# WHAT IS REQUIRED:
Sort through the entries below and pull out lines containing the word "eruption".

★ ★ ★ ★ ★

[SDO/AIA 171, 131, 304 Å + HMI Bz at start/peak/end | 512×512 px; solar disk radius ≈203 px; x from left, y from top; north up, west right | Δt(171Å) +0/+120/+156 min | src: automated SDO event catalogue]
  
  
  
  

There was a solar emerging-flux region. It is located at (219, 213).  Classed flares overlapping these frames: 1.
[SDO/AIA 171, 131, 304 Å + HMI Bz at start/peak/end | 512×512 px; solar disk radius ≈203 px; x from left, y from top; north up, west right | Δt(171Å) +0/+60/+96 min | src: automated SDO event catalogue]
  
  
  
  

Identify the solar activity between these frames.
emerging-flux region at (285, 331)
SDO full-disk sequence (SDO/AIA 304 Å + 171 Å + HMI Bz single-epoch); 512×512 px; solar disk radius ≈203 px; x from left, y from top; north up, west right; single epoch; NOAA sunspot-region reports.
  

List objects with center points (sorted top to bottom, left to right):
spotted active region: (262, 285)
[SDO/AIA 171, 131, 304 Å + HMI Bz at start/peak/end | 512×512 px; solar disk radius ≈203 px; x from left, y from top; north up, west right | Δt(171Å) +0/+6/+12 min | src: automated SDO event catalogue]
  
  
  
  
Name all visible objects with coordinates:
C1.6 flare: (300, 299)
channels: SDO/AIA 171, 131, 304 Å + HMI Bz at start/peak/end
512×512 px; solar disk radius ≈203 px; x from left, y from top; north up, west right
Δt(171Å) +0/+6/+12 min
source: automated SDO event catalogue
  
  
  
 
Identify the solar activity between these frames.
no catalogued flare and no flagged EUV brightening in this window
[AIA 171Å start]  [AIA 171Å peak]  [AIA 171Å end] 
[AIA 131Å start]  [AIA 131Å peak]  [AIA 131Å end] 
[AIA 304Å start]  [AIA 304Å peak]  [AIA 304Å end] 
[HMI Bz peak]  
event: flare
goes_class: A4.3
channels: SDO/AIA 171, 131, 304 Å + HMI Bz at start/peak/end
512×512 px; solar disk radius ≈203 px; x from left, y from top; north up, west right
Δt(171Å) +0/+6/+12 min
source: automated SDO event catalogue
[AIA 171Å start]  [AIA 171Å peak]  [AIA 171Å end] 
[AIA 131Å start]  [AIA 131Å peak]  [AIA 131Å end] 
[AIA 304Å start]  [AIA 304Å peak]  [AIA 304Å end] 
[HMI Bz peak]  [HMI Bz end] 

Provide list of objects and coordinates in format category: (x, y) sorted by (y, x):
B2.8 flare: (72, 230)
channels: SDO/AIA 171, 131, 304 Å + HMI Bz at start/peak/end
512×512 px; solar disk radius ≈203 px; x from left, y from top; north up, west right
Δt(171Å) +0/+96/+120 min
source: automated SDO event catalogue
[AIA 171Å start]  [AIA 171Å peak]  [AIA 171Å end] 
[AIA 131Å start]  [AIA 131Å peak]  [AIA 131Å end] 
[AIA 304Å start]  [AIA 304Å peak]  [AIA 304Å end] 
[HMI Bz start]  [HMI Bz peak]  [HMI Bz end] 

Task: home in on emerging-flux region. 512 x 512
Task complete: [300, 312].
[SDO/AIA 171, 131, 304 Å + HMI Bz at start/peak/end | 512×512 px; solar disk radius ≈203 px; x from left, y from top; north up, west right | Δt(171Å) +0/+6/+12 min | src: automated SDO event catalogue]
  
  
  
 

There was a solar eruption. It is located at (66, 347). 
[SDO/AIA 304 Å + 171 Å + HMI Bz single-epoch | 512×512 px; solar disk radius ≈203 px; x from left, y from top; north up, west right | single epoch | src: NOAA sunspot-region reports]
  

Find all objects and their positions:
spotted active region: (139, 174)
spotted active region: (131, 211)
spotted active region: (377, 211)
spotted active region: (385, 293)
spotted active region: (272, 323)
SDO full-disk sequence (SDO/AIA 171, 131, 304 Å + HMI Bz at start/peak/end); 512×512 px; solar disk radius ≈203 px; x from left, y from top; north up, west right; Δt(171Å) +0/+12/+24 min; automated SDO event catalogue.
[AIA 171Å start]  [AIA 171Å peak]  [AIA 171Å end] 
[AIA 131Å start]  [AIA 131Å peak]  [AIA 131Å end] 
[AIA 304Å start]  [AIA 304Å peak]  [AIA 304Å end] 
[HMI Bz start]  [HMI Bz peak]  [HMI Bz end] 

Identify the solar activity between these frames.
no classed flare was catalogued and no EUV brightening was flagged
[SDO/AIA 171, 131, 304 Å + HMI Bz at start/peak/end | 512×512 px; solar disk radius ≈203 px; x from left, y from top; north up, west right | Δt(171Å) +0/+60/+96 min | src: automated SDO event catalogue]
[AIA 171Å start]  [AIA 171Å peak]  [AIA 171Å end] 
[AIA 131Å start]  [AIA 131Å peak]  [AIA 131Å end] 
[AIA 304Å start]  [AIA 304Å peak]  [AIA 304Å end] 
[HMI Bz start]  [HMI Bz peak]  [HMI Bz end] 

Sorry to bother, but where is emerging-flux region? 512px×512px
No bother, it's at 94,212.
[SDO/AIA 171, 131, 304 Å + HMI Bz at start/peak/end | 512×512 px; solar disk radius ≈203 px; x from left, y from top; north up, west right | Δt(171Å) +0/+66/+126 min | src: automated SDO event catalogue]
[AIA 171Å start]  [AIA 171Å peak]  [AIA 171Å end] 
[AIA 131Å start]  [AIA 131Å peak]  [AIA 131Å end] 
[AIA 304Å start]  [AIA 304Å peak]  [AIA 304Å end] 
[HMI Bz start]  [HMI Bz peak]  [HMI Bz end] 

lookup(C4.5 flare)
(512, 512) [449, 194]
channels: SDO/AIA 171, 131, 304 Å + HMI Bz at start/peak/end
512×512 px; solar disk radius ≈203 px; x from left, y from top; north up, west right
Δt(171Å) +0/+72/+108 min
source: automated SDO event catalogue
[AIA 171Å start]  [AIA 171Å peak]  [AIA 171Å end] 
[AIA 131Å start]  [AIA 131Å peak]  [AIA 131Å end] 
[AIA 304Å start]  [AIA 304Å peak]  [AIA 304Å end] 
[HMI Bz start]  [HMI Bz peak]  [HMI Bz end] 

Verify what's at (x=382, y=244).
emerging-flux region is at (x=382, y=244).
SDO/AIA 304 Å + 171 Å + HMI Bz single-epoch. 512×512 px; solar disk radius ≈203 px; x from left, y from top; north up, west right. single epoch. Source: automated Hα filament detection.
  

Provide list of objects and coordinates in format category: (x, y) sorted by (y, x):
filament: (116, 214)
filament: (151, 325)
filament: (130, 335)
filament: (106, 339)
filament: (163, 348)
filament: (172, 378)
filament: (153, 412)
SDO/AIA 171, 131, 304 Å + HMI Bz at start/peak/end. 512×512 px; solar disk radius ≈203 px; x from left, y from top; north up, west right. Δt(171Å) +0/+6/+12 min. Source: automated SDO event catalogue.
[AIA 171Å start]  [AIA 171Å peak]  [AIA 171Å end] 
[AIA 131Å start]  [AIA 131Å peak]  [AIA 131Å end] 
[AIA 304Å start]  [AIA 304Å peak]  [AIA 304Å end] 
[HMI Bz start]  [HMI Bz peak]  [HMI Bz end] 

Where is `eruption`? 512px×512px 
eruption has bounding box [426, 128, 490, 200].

★ ★ ★ ★ ★

# WRITTEN SOLUTION:
There was a solar eruption. It is located at (66, 347). 
Where is `eruption`? 512px×512px 
eruption has bounding box [426, 128, 490, 200].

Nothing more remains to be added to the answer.